== Given records ==

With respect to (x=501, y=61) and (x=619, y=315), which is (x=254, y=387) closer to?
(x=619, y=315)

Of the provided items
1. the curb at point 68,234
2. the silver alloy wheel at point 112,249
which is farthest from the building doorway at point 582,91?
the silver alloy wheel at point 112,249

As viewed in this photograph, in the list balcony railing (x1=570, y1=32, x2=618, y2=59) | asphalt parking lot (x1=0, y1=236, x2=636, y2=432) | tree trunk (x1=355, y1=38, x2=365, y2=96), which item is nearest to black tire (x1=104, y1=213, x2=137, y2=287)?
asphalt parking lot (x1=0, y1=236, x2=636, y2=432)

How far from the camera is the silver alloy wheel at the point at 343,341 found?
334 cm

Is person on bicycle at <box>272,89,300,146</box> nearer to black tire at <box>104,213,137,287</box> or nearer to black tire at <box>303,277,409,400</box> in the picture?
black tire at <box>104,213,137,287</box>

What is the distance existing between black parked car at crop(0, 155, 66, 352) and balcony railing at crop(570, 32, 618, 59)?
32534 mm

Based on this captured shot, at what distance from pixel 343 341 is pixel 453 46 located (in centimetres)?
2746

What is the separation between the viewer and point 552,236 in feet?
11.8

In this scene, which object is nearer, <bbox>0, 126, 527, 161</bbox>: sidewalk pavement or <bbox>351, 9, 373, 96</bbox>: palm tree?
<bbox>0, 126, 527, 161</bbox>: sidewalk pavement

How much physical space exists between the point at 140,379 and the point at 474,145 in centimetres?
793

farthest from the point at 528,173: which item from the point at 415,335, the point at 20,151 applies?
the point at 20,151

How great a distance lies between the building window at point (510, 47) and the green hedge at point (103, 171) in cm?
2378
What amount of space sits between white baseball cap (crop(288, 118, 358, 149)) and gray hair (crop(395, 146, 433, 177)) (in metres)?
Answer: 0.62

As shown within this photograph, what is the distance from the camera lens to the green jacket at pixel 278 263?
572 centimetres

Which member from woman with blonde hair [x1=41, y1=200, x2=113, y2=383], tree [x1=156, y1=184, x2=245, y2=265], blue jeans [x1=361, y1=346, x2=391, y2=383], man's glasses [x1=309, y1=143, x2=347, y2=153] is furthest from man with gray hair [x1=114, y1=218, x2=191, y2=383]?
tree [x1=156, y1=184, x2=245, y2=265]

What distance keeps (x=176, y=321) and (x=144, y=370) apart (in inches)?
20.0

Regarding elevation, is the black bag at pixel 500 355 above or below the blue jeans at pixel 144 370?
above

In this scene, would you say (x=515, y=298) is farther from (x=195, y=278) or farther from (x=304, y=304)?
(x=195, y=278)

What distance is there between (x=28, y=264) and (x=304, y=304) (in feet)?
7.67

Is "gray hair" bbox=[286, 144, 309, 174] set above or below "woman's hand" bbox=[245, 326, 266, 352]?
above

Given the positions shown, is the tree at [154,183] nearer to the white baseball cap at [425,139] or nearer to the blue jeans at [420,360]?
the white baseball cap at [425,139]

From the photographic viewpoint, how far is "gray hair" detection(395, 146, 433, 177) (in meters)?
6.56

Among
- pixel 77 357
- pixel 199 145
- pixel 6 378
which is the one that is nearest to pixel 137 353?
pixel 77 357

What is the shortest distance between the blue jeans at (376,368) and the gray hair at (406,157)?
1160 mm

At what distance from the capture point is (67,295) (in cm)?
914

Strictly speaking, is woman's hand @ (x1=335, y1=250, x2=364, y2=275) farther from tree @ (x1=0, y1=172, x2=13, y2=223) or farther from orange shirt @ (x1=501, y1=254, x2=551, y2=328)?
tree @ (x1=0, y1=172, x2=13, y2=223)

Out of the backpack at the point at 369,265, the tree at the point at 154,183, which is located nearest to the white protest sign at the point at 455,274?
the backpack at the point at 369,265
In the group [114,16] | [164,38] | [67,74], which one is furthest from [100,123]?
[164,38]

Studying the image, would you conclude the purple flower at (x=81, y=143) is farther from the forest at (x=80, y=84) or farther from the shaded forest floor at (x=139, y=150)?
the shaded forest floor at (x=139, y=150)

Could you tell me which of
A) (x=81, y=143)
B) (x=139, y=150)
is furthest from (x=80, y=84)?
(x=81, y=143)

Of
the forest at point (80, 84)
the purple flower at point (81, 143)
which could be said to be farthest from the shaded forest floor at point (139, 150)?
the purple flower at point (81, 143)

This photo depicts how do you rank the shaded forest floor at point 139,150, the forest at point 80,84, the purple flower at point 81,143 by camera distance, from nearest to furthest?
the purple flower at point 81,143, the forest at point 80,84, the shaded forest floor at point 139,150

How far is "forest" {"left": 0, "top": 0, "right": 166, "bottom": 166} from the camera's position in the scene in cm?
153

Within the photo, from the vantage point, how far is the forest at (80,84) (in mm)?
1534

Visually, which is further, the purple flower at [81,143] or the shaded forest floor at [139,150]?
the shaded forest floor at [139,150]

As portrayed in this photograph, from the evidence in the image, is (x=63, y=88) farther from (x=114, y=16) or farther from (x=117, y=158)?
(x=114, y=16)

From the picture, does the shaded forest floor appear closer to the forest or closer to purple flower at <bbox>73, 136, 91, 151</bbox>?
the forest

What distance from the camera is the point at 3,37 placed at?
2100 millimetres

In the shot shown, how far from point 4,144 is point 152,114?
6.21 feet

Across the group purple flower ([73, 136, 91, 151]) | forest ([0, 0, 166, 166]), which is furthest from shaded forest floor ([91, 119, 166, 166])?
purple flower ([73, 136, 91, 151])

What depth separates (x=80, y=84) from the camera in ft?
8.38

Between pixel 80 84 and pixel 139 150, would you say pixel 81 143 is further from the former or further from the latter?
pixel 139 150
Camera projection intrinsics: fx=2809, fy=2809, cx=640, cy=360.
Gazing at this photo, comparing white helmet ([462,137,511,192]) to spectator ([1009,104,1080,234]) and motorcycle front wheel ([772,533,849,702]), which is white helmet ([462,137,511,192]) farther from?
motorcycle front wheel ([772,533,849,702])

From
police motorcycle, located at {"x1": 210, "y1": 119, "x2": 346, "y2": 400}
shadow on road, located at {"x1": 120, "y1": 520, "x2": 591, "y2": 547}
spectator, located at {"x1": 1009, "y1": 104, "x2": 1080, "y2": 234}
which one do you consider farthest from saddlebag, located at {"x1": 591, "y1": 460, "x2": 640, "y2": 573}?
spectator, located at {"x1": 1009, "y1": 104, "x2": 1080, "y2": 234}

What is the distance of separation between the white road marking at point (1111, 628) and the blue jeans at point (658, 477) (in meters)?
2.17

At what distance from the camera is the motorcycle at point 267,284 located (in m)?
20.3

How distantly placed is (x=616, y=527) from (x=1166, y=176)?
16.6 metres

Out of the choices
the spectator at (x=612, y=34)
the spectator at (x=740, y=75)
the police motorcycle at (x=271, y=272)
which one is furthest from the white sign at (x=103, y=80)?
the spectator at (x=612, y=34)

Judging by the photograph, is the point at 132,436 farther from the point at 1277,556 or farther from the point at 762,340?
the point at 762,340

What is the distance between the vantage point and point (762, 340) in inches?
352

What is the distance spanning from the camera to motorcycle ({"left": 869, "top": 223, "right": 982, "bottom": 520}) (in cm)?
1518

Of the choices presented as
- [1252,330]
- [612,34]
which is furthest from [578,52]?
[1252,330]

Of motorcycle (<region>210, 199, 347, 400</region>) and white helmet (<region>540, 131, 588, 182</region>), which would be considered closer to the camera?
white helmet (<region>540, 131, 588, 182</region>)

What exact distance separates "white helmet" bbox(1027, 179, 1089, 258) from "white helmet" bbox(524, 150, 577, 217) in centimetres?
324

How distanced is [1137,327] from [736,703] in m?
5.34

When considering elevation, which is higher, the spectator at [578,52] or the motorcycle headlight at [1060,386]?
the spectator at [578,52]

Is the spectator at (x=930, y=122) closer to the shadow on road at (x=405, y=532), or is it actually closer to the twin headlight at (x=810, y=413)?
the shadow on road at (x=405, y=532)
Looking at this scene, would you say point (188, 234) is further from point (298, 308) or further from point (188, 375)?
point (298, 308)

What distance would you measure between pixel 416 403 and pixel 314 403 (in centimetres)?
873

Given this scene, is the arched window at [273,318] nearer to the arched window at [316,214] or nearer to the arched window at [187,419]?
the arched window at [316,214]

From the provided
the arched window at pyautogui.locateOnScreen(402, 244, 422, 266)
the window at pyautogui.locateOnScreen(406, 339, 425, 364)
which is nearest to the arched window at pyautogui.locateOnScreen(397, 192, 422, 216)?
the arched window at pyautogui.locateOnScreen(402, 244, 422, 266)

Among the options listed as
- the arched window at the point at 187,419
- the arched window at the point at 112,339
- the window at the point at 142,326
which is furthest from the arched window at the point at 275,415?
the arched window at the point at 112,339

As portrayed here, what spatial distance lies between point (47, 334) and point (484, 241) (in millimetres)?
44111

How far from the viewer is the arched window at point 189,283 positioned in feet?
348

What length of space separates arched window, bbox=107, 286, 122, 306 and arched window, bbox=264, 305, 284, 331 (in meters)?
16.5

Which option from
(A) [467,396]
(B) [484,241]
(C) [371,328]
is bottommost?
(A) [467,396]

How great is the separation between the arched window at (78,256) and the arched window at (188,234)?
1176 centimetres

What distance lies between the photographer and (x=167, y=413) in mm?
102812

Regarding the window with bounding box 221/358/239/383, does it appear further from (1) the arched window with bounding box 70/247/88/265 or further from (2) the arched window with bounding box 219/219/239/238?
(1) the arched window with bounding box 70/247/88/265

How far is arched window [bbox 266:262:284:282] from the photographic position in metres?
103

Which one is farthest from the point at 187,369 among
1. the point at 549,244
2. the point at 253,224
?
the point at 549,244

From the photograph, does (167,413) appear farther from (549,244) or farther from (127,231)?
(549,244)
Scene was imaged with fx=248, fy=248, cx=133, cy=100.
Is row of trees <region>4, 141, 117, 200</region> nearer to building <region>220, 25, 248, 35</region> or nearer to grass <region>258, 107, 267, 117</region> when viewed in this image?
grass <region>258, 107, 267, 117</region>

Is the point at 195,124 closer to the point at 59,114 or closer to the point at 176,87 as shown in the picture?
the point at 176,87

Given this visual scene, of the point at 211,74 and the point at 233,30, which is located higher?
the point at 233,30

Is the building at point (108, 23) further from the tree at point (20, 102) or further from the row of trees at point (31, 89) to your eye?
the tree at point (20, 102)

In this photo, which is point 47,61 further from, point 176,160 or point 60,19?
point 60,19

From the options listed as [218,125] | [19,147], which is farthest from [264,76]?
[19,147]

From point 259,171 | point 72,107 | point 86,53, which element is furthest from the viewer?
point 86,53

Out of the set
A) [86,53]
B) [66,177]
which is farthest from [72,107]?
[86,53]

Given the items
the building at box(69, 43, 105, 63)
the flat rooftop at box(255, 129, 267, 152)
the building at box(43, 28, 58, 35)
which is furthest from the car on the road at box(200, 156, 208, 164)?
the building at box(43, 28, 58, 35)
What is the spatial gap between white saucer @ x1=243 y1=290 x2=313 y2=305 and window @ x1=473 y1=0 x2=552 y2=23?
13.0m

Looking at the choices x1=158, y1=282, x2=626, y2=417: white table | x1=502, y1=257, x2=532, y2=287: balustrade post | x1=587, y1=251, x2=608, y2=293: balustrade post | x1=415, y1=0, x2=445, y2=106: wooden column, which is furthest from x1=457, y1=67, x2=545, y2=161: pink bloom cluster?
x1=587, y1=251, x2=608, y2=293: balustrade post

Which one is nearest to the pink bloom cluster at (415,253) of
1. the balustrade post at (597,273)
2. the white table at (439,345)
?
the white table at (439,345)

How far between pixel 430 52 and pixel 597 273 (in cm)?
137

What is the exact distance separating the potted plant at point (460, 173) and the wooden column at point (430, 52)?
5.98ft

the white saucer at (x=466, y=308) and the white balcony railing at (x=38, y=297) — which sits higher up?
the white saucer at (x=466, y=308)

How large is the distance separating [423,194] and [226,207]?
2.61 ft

===

Work to be completed: Exactly reproduce the lines from the one containing "Which one is nearest" through the end of the records, and only those lines.

The solution:
Which one is nearest to the pink bloom cluster at (415,253) of
1. the balustrade post at (597,273)
2. the white table at (439,345)
?
the white table at (439,345)

How far between pixel 430 52 and pixel 597 273 (in cm)?
137

What is the exact distance separating the potted plant at point (460, 173) and the wooden column at point (430, 52)?
5.98ft

the white saucer at (x=466, y=308) and the white balcony railing at (x=38, y=297) — which sits higher up?
the white saucer at (x=466, y=308)

How large is the distance separating [423,194] and [226,207]?
2.61 ft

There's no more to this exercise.